Yazan: Turgut Koçak 30 Nisan 2014
Yarın 1 Mayıs. İktidar korku içinde olduğu için İstanbul’da sıkıyönetim benzeri bir şey ilan etti. Benzeri diyoruz çünkü sıkıyönetimin ya da olağanüstü hal durumunun bile ilan edilmesi için bir yol, bir yöntem gereklidir. Oysa AKP iktidarı ve onun başı Recep Tayyip Erdoğan’ın ne yola, ne yönteme, ne de yasaya gereksinimi vardır. Bunların alışkanlık haline getirdikleri her türlü davranışları bunlar için olağan hale getirilmiştir.
Recep Tayyip Erdoğan ve tayfasının geldikleri duruma baktığımız zaman olacakları önceden görmek için kâhin olmaya gerek yoktur. Yarın, 1 Mayıs’ın Taksim’de kutlanmasını engellemek için iktidar her yola başvurmuştur. Geldiğimiz nokta ise gerçekten de faşist bir diktatörlüğün izlediği yol olabilir ancak. Neymiş efendim “terör kuşkusu” ile Taksim 1 Mayıs’a kapatılmış. Bu tanımlamaya bütün ülkenin insanlarının özellikle de Cumhuriyet Savcılarının dikkatini çekmek istiyorum. Çünkü Recep Tayyip Erdoğan ve iktidarı bu yolla yarın her türlü şiddeti uygulamak için iktidara bir gerekçe oluşturmak istemiştir. Madem terör kuşkusu vardır o zaman da güvenlik güçleri olağanüstü bir şiddet uygulayabilirler demektir bu yaklaşımın özü. Peki, böyle bir uygulamada ne gibi sonuçlar ortaya çıkabilir dersiniz?
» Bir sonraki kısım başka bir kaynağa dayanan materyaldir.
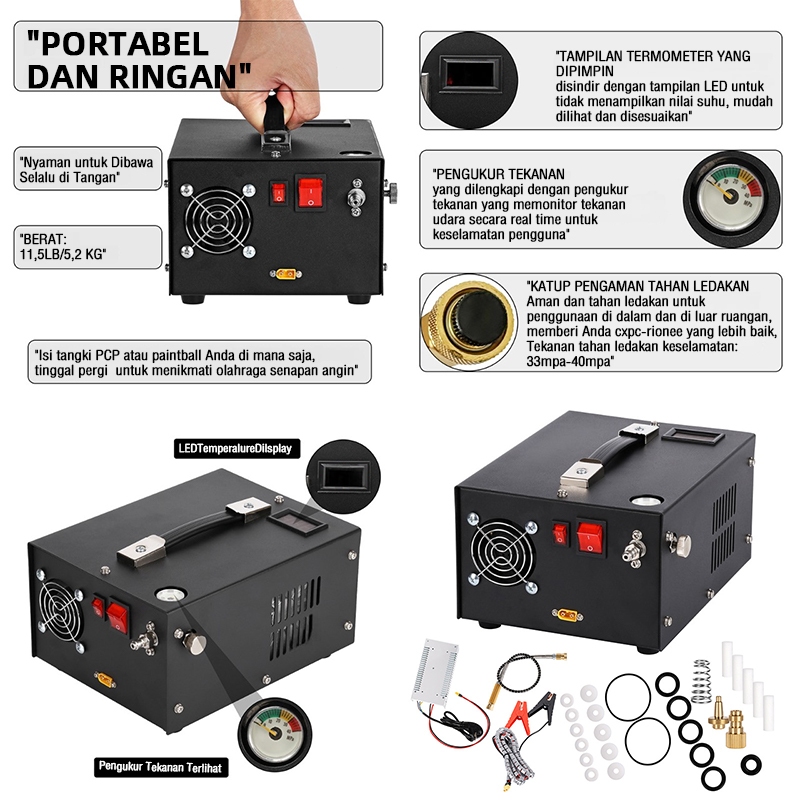 "PORTABEL DAN RINGAN"

"Nyaman untuk Dibawa Selalu di Tangan"

"BERAT: 11,5LB/5,2 KG"

"Isi tangki PCP atau paintball Anda di mana saja, tinggal pergi untuk menikmati olahraga senapan angin"

"TAMPILAN TERMOMETER YANG DIPIMPIN
disindir dengan tampilan LED untuk tidak menampilkan nilai suhu, mudah dilihat dan disesuaikan"

"PENGUKUR TEKANAN
yang dilengkapi dengan pengukur tekanan yang memonitor tekanan udara secara real time untuk keselamatan pengguna"

"KATUP PENGAMAN TAHAN LEDAKAN
Aman dan tahan ledakan untuk penggunaan di dalam dan di luar ruangan, memberi Anda cxpc-rionee yang lebih baik, Tekanan tahan ledakan keselamatan: 33mpa-40mpa"

LEDTemperalureDilsplay

Pengukur Tekanan Terlihat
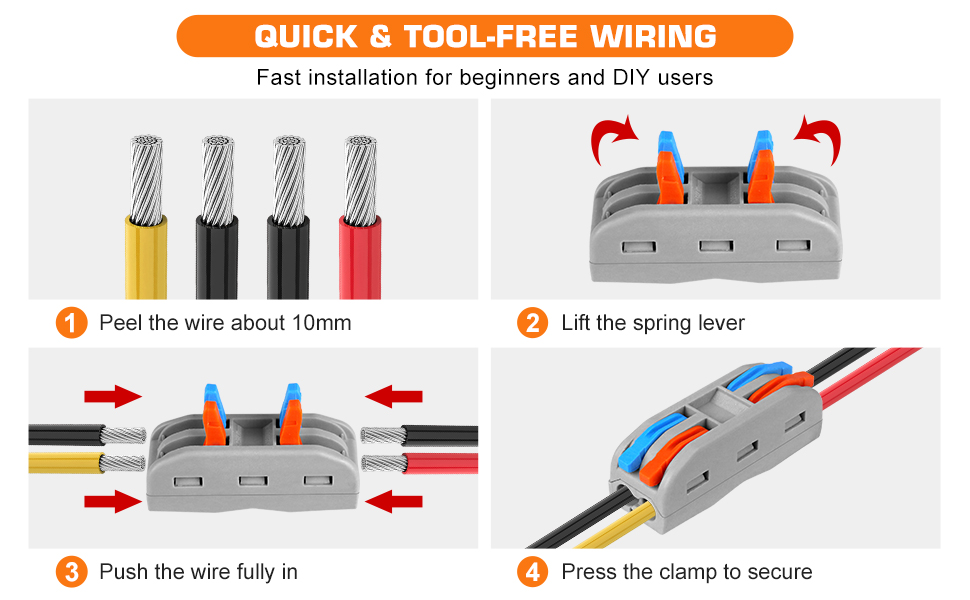 QUICK & TOOL-FREE WIRING

Fast installation for beginners and DIY users

1 Peel the wire about 10mm

2 Lift the spring lever

3 Push the wire fully in

4 Press the clamp to secure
Söyleyelim; yarın İstanbul’un çeşitli bölgelerinde kan dökülebilir, yurttaşlarımız; AKP iktidarının zorba anlayışı yüzünden yaşamlarını yitirebilirler, vücut bütünlükleri bozulabilir. Yaralananların sayısı binleri geçer, İstanbul gaza ve basınçlı suya boğulup hapishaneye çevrilebilir.
Olağan bir yönetim açısından olaya baktığımız zaman yukarıdaki saydıklarımızın hiçbiri yaşanmaz, yurttaşlar da her türlü demokratik haklarını kullanarak gösterilerini yapabildikleri gibi 1 Mayıs’ı da gönüllerince kutlayabilirler. Ancak AKP olağan bir iktidar olmaktan çıkalı çok olmuştur. Böyle bir iktidarın iktidarını sürdürmesi bundan böyle olağan yasalarla olanaklı olmadığı için AKP iktidarı da olağan olmayan yollara başvuracak ve yığınları sindirip teslim almayı deneyecektir. Yani öteden beri söylediğimiz gibi karşımızda meşruluğunu yitirmiş ve hukuk dışına çıkmış bir iktidar söz konusudur.
Önceki gün hukuku çok iyi “bilen” savcılardan biri çıkıp Anamuhalefet Partisi CHP Genel Başkanı’nı ifade vermeye çağırmış, arkasından da bu çağrının sevhen yapıldığını söyleyerek çağrısını geri almıştır. Öğrendiğimize göre Urfa’dan muhbir bir vatandaş çıkıp Kılıçdaroğlu’nun hakkında suç duyurusunda bulunmuşmuş. Savcının yol yordam bilmemesi bir yana bizler bu muhbir vatandaşları iyi biliriz. Bir kez bu muhbir vatandaşlar harekete geçirildi mi gerisi gelir. Malum bunların köküne kıran girmiş olmadığı için iktidarın teşvikiyle her zaman durumdan vazife çıkarmaya alışık bir şekilde bekleşmektedirler.
Anayasa Mahkemesi Başkanı Haşim Kılıç’ın Anayasa Mahkemesi’nin 52. Kuruluş Yıldönümü’nde yaptığı konuşmada da belirttiği gibi yurtaşlar artık basit bir alacak verecek davasında bile yargıya güvenmemektedir. Bu durumda Adı geçen çokbilmiş savcının böyle bir yola başvurmasını anlamak hiç de zor değildir.
Sonuç olarak 1 Mayıs günü her hangi bir yurttaşamız yaşamını yitirir, yaralanır veya bir şekilde zarara uğrarsa bilinmelidir ki bu suçların bir numaralı sorumlusu doğrudan Recep Tayyip Erdoğan ve iktidarıdır.
Eğer bu ülkede Cumhuriyet Savcıları varsa sözümüz onlaradır, daha şimdiden harekete geçmeli ve görevlerini ya yapmalıdır ya yapmalıdır.